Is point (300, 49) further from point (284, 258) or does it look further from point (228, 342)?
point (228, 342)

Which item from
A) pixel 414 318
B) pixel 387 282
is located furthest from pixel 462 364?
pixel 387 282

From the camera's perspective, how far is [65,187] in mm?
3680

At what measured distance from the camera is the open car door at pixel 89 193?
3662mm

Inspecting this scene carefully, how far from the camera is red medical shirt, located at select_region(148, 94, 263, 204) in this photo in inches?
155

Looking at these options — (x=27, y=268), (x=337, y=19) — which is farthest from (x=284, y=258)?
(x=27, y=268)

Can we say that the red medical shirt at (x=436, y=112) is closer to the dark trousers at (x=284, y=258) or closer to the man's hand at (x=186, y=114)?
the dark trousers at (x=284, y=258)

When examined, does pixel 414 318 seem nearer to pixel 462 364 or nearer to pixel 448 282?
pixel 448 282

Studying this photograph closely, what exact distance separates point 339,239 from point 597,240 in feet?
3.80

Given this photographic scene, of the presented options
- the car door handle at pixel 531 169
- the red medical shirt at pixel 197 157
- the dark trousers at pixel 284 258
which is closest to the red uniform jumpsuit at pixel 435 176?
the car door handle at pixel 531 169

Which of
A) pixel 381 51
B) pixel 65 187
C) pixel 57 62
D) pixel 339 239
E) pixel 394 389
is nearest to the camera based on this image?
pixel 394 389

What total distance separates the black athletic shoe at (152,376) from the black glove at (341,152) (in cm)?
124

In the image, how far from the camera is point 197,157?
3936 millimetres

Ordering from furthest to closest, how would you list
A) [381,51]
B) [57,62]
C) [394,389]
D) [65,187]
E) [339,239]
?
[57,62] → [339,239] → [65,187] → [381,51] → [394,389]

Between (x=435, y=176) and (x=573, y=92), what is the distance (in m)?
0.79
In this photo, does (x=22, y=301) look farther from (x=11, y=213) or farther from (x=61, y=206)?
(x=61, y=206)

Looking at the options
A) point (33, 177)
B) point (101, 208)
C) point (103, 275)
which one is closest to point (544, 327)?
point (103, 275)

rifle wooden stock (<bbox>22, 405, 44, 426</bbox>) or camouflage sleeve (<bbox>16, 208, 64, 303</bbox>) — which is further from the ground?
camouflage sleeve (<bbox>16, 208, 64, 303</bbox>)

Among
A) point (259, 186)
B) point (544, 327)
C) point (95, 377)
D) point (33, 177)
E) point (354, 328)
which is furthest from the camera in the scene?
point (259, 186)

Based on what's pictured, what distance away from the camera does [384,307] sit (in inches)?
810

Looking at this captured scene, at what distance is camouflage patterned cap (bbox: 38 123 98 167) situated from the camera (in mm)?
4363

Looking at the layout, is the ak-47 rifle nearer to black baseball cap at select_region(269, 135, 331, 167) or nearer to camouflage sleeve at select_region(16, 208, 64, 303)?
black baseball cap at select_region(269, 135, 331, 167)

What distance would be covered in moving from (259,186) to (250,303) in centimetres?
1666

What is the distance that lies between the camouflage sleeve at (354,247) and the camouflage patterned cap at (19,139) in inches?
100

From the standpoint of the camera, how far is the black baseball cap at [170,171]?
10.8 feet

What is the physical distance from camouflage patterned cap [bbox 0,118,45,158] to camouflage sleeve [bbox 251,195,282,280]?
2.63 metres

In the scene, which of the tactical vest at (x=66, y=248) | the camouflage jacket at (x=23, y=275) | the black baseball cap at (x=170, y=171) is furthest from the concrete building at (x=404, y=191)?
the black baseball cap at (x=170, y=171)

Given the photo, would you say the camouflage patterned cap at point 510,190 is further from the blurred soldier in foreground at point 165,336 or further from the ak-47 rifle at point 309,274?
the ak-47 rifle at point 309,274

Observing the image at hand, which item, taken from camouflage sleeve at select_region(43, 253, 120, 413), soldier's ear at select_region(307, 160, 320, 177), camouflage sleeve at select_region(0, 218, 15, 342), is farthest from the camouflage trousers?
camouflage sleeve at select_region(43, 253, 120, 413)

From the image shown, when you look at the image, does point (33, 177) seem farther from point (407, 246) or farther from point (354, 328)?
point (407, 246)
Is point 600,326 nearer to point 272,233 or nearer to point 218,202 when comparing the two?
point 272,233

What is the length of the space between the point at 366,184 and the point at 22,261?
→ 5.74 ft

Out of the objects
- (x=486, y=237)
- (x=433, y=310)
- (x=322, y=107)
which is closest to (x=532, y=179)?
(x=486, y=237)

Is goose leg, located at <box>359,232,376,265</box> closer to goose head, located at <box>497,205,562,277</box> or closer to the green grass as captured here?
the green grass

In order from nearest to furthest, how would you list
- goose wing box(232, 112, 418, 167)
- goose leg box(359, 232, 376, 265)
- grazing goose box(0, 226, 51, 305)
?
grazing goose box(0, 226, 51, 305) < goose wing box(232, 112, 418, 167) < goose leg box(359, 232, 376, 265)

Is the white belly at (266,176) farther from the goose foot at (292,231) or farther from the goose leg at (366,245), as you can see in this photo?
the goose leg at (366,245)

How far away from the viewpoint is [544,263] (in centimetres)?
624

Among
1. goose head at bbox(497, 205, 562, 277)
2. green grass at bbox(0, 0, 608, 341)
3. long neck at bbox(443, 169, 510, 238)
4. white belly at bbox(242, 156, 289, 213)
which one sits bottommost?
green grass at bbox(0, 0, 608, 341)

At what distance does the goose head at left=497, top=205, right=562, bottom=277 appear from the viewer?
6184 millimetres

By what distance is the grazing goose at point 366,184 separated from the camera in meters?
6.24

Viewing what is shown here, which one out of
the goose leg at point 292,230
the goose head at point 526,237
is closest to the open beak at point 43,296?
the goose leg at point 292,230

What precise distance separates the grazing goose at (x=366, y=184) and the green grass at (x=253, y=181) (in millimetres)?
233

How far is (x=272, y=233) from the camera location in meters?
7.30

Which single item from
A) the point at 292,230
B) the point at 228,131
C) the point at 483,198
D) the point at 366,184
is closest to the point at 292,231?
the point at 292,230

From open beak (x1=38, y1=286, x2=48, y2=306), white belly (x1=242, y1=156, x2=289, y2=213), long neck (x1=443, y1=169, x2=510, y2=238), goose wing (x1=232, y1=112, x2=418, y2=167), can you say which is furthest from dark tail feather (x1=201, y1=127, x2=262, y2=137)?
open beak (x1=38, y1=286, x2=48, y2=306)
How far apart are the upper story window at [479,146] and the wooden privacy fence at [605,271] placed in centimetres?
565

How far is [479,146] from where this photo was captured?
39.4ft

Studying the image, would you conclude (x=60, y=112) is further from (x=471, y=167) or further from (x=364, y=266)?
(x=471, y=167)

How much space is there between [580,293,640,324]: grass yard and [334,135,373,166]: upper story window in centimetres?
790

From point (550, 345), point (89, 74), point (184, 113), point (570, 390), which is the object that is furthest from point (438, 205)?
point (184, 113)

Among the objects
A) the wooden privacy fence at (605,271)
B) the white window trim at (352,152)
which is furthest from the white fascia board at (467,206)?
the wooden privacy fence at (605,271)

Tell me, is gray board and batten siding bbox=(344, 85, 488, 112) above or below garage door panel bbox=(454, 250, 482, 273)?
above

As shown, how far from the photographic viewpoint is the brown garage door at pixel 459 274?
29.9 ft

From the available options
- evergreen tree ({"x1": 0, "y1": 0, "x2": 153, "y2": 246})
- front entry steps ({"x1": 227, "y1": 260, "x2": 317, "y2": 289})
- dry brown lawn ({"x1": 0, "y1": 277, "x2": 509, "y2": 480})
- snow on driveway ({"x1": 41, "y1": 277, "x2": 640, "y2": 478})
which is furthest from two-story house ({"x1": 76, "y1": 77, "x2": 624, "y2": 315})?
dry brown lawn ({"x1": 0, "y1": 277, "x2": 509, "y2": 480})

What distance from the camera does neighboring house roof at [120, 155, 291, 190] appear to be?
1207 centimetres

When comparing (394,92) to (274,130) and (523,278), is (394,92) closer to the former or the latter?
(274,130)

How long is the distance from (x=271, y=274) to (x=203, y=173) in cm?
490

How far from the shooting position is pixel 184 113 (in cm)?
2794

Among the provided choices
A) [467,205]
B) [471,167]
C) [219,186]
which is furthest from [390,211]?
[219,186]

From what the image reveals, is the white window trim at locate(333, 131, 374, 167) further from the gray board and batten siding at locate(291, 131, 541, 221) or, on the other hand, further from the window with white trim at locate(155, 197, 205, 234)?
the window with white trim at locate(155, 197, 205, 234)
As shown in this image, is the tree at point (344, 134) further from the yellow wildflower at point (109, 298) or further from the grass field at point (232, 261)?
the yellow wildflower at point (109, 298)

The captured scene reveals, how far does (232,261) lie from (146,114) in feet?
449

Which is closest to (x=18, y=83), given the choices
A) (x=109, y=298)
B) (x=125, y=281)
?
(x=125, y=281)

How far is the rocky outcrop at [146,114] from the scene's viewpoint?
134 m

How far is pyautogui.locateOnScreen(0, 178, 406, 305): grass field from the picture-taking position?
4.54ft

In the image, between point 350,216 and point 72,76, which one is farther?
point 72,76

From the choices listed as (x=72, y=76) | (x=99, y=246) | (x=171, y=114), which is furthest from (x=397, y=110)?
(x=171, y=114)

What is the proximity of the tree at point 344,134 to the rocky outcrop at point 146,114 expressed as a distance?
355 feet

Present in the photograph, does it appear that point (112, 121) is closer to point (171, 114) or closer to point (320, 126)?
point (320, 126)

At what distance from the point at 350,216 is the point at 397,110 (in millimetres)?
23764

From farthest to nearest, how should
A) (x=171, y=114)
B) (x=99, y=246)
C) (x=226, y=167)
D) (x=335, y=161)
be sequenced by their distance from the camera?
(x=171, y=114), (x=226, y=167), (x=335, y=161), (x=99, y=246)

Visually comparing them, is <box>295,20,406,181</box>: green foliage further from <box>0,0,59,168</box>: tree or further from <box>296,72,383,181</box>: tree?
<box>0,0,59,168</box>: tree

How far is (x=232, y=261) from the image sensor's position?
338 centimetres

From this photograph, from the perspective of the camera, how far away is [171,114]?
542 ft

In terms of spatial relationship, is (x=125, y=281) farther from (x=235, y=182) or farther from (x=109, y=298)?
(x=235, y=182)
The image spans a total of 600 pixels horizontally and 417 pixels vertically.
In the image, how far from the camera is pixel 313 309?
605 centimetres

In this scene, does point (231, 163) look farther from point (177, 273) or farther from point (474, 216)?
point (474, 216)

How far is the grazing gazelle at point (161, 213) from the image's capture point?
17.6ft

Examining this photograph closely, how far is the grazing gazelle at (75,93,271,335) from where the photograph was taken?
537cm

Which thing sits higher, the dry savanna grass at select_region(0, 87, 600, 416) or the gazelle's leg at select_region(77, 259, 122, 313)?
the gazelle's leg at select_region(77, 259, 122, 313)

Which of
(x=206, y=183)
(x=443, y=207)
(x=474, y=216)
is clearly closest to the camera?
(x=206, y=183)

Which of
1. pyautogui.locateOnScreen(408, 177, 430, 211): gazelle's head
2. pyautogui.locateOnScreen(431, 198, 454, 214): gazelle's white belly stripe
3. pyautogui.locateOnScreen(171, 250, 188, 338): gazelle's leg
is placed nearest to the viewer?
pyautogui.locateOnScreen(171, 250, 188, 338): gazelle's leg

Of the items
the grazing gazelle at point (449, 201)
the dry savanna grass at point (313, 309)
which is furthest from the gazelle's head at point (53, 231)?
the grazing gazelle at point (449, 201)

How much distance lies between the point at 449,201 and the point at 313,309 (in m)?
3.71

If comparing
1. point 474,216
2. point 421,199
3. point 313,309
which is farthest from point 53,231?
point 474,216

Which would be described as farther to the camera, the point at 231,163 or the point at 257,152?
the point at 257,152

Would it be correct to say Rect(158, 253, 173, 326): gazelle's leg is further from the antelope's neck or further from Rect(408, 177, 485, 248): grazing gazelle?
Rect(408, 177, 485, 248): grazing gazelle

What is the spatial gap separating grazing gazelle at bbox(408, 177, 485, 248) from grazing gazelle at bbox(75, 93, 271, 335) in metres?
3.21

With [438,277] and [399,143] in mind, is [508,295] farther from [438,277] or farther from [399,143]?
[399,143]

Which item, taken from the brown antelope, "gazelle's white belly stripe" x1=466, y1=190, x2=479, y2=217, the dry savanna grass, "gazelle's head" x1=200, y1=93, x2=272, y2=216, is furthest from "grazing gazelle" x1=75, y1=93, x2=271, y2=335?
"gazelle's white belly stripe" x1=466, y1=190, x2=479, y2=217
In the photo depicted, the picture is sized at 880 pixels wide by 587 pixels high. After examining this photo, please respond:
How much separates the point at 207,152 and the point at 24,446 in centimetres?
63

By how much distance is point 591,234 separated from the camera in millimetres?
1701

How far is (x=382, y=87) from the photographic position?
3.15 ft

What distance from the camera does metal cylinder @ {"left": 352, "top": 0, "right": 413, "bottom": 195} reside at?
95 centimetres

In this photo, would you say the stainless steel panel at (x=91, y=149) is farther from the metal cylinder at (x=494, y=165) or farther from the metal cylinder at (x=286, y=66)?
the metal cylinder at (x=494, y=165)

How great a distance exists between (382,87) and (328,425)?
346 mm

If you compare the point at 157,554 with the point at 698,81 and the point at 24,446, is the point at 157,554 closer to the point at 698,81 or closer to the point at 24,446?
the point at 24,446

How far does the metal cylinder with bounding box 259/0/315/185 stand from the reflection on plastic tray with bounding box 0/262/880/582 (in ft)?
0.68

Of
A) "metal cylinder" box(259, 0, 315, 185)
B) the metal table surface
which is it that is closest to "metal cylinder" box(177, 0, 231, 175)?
- - - - - - -
- _Required work_
With both ends included, please retype exactly the lines from the line containing "In this photo, would" to the final line of the data.

- _Exercise answer_
In this photo, would you say the stainless steel panel at (x=91, y=149) is farther from the metal cylinder at (x=494, y=165) or farther from the metal cylinder at (x=286, y=66)?
the metal cylinder at (x=494, y=165)

How great a distance exists between (382,87) and (328,425)?
346 mm

If you compare the point at 157,554 with the point at 698,81 and the point at 24,446, is the point at 157,554 closer to the point at 698,81 or closer to the point at 24,446?
the point at 24,446

How far does the metal cylinder with bounding box 259/0/315/185 stand from the reflection on plastic tray with bounding box 0/262/880/582 (in ft)?
0.68

Of
A) "metal cylinder" box(259, 0, 315, 185)
B) the metal table surface
which is it that is closest to "metal cylinder" box(177, 0, 231, 175)?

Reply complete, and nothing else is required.